Global trade is in principle not different from domestic trade as the motivation and the behavior of parties involved in a trade do not change fundamentally regardless of whether trade is across a border or not. The main difference is that global trade is typically more costly than domestic trade. The reason is that a border typically imposes additional costs such as tariffs, time costs due to border delays and costs associated with country differences such as language, the legal system or culture. Another difference between domestic and global trade is that factors of production such as capital and labor are typically more mobile within a country than across countries. Thus global trade is mostly restricted to trade in goods and services, and only to a lesser extent to trade in capital, labor or other factors of production. Then trade in goods and services can serve as a substitute for trade in factors of production.
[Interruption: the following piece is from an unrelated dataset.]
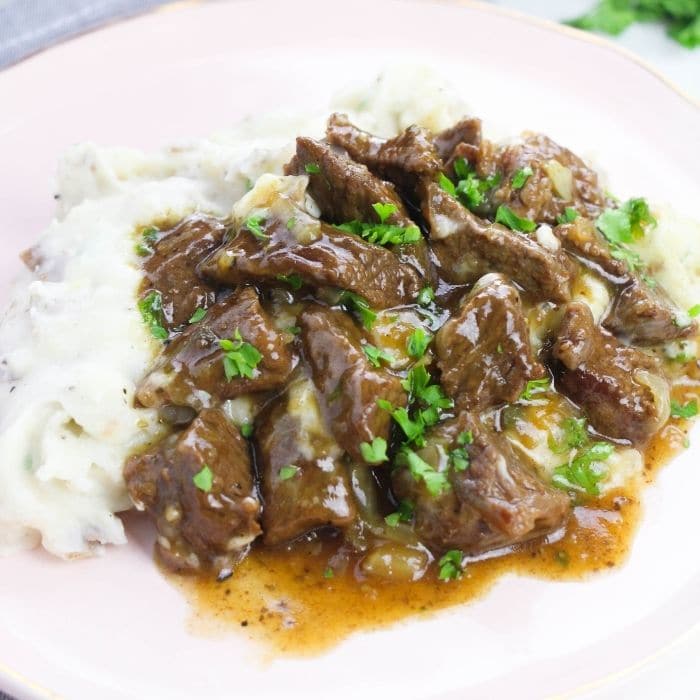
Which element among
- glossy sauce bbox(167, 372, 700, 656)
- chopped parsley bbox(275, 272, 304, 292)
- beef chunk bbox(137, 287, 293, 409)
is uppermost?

Instead of importing a factor of production, a country can import goods that make intensive use of the factor of production and are thus embodying the respective factor. An example is the import of labor-intensive goods by the United States from China. Instead of importing Chinese labor the United States is importing goods from China that were produced with Chinese labor. Global trade is also a branch of economics, which, together with global finance, forms the larger branch of global economics. Companies doing business across global borders face many of the same risks as would normally be evident in strictly domestic transactions. For example, Buyer insolvency (purchaser cannot pay); Non-acceptance (buyer rejects goods as different from the agreed upon specifications); Credit risk (allowing the buyer to take possession of goods prior to payment); Regulatory risk (e.g., a change in rules that prevents the transaction); Intervention (governmental action to prevent a transaction being completed); Political risk (change in leadership interfering with transactions or prices); and War and other uncontrollable events.